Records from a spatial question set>

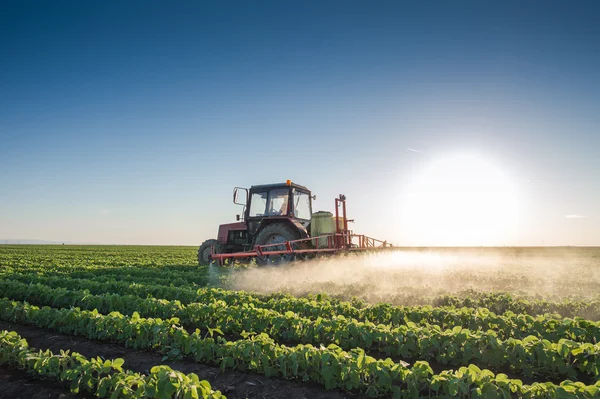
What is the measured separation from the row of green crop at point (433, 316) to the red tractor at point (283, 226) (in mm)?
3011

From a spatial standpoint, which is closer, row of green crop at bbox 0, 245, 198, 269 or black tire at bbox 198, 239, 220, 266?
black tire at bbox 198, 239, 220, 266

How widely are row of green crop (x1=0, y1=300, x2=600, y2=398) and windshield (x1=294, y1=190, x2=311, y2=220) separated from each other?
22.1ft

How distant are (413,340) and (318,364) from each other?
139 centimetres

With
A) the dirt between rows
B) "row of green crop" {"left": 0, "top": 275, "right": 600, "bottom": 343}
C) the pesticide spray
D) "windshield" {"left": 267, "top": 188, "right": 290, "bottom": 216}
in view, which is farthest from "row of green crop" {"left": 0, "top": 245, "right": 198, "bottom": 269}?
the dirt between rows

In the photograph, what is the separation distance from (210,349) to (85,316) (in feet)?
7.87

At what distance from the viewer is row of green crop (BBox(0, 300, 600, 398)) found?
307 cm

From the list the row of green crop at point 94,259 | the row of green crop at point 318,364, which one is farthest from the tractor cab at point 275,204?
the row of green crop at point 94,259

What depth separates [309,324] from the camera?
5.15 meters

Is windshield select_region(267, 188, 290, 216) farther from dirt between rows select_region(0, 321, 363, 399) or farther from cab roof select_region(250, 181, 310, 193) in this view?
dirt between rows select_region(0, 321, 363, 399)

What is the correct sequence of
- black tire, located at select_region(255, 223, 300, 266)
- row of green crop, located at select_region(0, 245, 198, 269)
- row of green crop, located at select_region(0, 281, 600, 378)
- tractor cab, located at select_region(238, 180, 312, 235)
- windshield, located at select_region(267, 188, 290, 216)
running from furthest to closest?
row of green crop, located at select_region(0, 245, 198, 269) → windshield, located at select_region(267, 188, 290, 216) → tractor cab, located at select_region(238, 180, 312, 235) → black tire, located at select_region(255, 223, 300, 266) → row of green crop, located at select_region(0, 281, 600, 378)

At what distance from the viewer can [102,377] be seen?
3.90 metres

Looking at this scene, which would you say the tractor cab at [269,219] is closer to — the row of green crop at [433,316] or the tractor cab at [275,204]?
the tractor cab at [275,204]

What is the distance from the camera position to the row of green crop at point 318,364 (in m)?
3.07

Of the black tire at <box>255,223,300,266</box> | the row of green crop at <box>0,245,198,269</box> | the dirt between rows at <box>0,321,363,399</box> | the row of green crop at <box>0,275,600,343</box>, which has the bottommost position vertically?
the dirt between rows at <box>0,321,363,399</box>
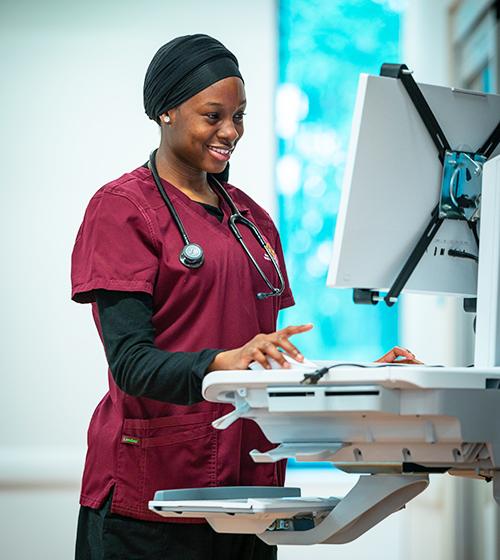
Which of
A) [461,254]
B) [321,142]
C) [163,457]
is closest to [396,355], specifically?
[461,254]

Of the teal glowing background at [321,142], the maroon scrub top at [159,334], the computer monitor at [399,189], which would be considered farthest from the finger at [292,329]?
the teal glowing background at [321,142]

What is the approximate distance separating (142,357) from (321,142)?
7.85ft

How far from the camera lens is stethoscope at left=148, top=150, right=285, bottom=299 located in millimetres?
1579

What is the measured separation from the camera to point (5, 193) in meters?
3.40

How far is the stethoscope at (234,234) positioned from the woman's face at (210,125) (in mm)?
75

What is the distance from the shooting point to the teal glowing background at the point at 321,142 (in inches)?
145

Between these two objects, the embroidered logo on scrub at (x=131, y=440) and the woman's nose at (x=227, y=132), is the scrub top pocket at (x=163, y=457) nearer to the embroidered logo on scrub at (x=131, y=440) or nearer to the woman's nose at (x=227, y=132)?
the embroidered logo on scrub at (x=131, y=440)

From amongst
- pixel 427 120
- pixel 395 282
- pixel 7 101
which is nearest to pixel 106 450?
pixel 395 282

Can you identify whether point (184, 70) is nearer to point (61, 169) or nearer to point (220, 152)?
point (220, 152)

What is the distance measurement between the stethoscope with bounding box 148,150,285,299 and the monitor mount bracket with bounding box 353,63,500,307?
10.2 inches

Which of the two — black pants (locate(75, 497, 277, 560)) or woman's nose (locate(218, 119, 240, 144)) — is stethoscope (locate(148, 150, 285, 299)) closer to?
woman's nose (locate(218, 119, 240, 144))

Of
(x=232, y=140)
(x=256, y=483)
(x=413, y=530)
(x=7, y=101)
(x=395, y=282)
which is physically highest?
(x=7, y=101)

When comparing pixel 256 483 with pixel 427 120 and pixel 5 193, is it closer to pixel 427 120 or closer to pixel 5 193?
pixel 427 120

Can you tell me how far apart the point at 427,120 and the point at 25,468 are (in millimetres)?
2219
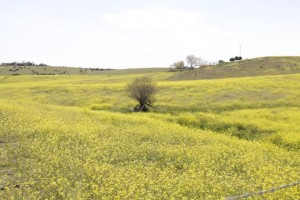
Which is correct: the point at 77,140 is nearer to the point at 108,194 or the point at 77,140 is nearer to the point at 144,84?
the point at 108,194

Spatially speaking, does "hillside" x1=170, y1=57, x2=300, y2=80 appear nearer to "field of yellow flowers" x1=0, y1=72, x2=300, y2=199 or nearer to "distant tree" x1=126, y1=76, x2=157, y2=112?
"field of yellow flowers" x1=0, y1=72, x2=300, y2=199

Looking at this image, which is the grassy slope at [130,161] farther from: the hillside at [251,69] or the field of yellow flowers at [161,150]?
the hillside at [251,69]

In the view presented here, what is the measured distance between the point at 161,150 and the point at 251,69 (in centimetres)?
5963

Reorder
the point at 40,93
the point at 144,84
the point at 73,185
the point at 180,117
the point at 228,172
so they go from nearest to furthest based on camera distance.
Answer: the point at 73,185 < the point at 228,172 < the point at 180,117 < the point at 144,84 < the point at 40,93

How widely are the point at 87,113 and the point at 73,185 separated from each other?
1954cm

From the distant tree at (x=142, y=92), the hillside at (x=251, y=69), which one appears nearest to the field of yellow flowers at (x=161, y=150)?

Problem details> Everything from the line containing "In the view" to the end of the data above should be quoted exactly, please, both ends included, and nothing outside that span.

Answer to the task>
In the view presented here, what is the measured distance between the point at 161,150 and the point at 251,69 (in centimetres)?
5963

Reorder
the point at 40,93
the point at 144,84
the point at 73,185
the point at 180,117
the point at 228,172
so they go from nearest to furthest based on camera distance.
Answer: the point at 73,185 < the point at 228,172 < the point at 180,117 < the point at 144,84 < the point at 40,93

How widely are the point at 87,113 and the point at 73,185 separated from each other?
1954cm

From the distant tree at (x=142, y=92), the hillside at (x=251, y=69), which one appears nearest to the field of yellow flowers at (x=161, y=150)?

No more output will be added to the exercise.